On Tue, Sep 6, 2022 at 10:04 AM Roberto Sassu roberto.sassu@huaweicloud.com wrote:
From: Roberto Sassu roberto.sassu@huawei.com
Commit 6e71b04a82248 ("bpf: Add file mode configuration into bpf maps") added the BPF_F_RDONLY and BPF_F_WRONLY flags, to let user space specify whether it will just read or modify a map.
Map access control is done in two steps. First, when user space wants to obtain a map fd, it provides to the kernel the eBPF-defined flags, which are converted into open flags and passed to the security_bpf_map() security hook for evaluation by LSMs.
Second, if user space successfully obtained an fd, it passes that fd to the kernel when it requests a map operation (e.g. lookup or update). The kernel first checks if the fd has the modes required to perform the requested operation and, if yes, continues the execution and returns the result to user space.
While the fd modes check was added for map_*_elem() functions, it is currently missing for map iterators, added more recently with commit a5cbe05a6673 ("bpf: Implement bpf iterator for map elements"). A map iterator executes a chosen eBPF program for each key/value pair of a map and allows that program to read and/or modify them.

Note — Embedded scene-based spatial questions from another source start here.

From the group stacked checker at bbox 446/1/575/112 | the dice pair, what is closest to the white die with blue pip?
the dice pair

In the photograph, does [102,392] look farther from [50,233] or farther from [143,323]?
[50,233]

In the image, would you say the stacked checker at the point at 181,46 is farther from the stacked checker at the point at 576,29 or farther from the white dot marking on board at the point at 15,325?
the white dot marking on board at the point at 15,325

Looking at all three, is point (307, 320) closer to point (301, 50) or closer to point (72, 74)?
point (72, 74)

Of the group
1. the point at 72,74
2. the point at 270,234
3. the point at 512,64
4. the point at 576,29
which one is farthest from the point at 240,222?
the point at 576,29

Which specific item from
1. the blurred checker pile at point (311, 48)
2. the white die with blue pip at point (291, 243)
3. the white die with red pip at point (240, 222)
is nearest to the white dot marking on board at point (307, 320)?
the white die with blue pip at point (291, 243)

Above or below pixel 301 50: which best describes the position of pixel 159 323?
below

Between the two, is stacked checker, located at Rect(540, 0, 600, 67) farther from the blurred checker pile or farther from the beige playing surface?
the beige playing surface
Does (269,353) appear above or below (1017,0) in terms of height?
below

Whether a map iterator allows only read or also write depends on whether the MEM_RDONLY flag in the ctx_arg_info member of the bpf_iter_reg structure is set. Also, write needs to be supported at verifier level (for example, it is currently not supported for sock maps).
Since map iterators obtain a map from a user space fd with bpf_map_get_with_uref(), add the new req_modes parameter to that function, so that map iterators can provide the required fd modes to access a map. If the user space fd doesn't include the required modes, bpf_map_get_with_uref() returns with an error, and the map iterator will not be created.

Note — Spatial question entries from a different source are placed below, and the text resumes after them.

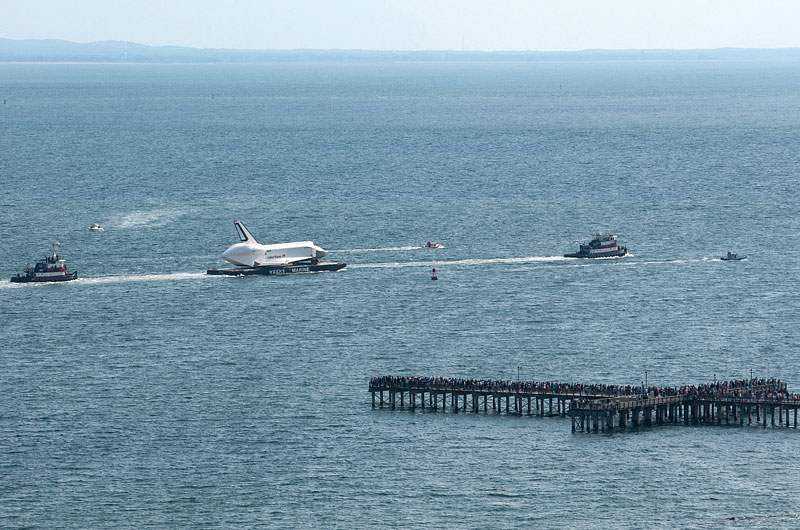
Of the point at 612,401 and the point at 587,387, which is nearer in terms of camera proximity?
the point at 612,401

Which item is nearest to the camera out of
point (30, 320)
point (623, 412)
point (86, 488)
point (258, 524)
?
point (258, 524)

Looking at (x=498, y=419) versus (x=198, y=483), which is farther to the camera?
(x=498, y=419)

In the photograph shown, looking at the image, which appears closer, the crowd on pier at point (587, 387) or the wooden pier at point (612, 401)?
the wooden pier at point (612, 401)

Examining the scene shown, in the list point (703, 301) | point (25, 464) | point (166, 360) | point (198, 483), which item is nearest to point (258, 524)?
point (198, 483)

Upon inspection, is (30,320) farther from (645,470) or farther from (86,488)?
(645,470)

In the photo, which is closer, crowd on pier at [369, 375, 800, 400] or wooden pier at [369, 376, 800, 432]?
wooden pier at [369, 376, 800, 432]
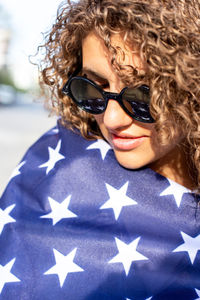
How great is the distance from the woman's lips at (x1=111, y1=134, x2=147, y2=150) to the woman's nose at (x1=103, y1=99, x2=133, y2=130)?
7 cm

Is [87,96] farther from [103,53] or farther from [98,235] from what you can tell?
[98,235]

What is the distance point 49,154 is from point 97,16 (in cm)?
73

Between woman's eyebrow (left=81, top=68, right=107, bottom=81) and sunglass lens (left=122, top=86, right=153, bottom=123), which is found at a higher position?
woman's eyebrow (left=81, top=68, right=107, bottom=81)

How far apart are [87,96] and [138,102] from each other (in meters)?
0.28

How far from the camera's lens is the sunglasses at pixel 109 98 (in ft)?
4.84

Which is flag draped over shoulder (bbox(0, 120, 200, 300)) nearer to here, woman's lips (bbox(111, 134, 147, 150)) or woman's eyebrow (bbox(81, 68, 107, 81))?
woman's lips (bbox(111, 134, 147, 150))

If a map iterator marks both the key and value as read-only, it calls bpf_map_get_with_uref() with FMODE_CAN_READ as value for req_modes. If it also allows write access to either the key or the value, it calls that function with FMODE_CAN_READ | FMODE_CAN_WRITE as value for req_modes, regardless of whether or not the write is supported by the verifier (the write is intentionally allowed).

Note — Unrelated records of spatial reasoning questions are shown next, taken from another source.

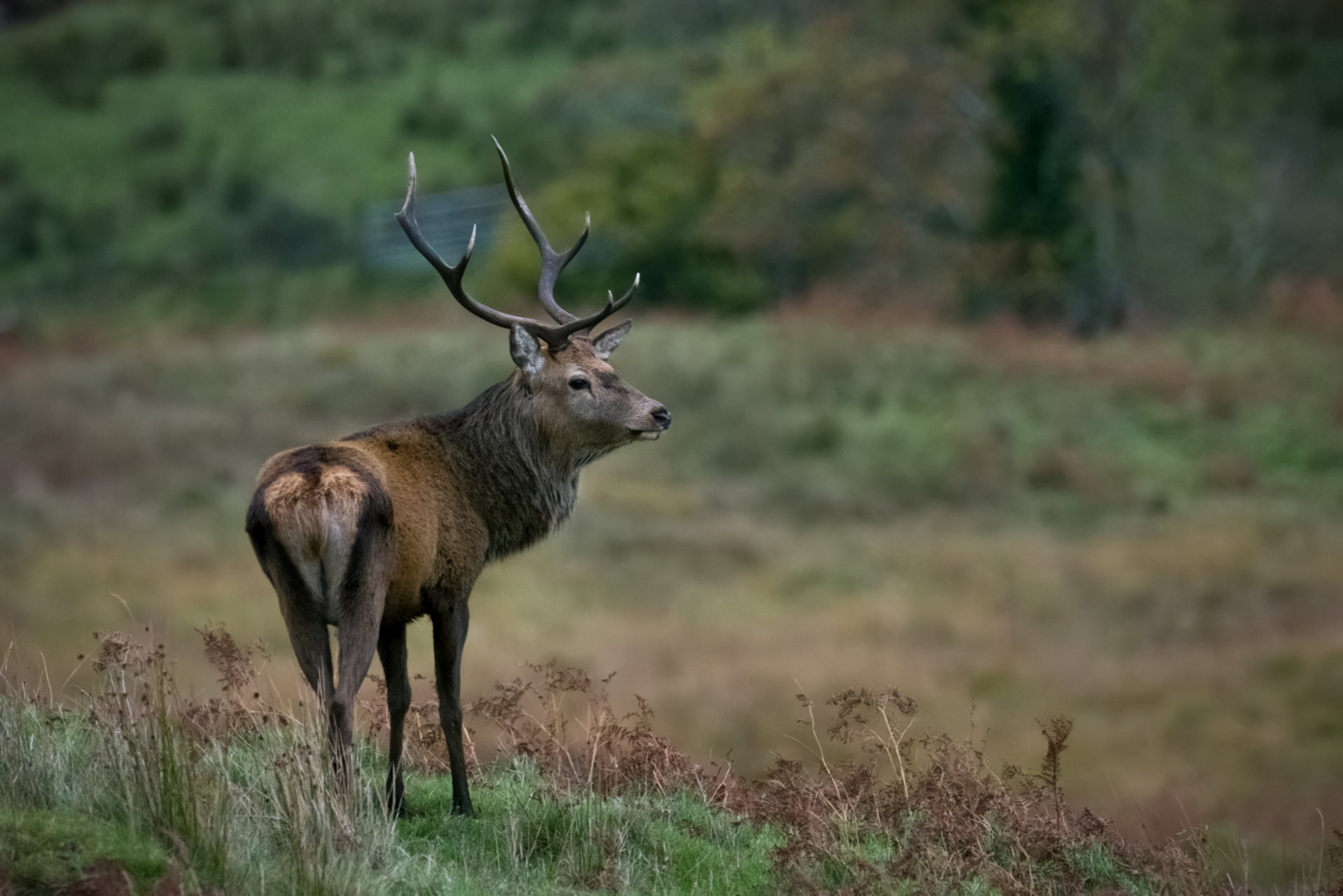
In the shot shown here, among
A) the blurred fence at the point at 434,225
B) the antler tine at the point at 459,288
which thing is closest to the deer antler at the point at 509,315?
the antler tine at the point at 459,288

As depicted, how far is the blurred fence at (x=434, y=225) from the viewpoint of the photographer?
3697cm

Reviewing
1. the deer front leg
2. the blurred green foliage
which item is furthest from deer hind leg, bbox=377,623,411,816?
the blurred green foliage

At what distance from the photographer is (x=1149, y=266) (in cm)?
3525

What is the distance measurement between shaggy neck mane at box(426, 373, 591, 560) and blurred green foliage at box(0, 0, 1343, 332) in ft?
82.7

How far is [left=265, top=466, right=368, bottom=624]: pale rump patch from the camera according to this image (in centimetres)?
650

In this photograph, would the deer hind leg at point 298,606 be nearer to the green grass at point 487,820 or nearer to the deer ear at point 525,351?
the green grass at point 487,820

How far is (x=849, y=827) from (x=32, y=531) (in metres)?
21.7

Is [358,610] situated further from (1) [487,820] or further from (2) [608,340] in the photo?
(2) [608,340]

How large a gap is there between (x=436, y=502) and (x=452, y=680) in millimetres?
840

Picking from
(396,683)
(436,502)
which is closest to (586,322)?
(436,502)

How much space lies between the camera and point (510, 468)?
8039 millimetres

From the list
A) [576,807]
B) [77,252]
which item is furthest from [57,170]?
[576,807]

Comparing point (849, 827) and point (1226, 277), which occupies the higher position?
point (1226, 277)

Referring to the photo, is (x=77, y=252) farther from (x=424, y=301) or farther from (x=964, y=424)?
(x=964, y=424)
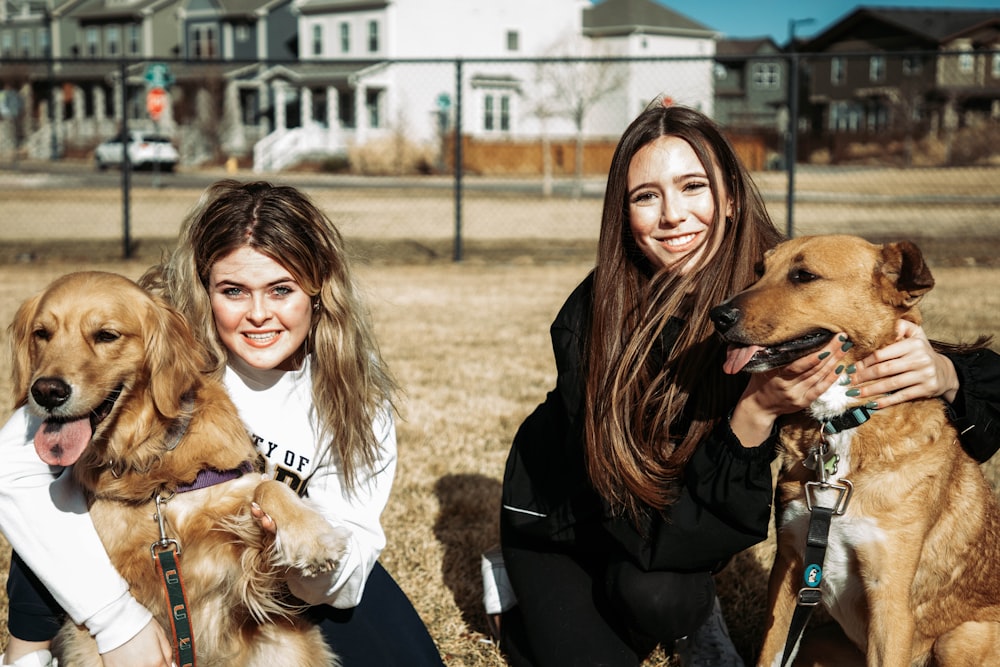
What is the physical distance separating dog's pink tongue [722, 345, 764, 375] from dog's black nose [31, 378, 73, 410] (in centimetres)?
167

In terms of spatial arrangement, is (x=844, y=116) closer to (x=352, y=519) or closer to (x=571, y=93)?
(x=571, y=93)

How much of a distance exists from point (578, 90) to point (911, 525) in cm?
2920

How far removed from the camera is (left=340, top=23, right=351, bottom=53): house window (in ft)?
145

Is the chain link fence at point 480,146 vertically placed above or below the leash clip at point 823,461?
above

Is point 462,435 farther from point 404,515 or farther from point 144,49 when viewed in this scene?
point 144,49

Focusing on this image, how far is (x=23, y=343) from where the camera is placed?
246 cm

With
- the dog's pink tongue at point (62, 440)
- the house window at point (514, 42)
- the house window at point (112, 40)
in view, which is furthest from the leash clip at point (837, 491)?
the house window at point (112, 40)

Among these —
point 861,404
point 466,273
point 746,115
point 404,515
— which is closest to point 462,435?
point 404,515

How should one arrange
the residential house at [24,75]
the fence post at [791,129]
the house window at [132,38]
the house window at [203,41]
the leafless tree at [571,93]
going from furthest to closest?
the house window at [132,38] → the house window at [203,41] → the residential house at [24,75] → the leafless tree at [571,93] → the fence post at [791,129]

bpf_fd_probe_obj() does not require any fd mode, as the fd is only used for the purpose of finding the eBPF object type, for pinning the object to the bpffs filesystem.
Finally, it is worth to mention that the fd modes check was not added for the cgroup iterator, although it registers an attach_target method like the other iterators. The reason is that the fd is not the only way for user space to reference a cgroup object (also by ID and by path). For the protection to be effective, all reference methods need to be evaluated consistently. This work is deferred to a separate patch.
I think the current behavior is fine. File permissions don't apply at iterator level or prog level. fmode_can_read/write are for syscall commands only. To be fair we've added them to lookup/delete commands and it was more of a pain to maintain and no confirmed good use.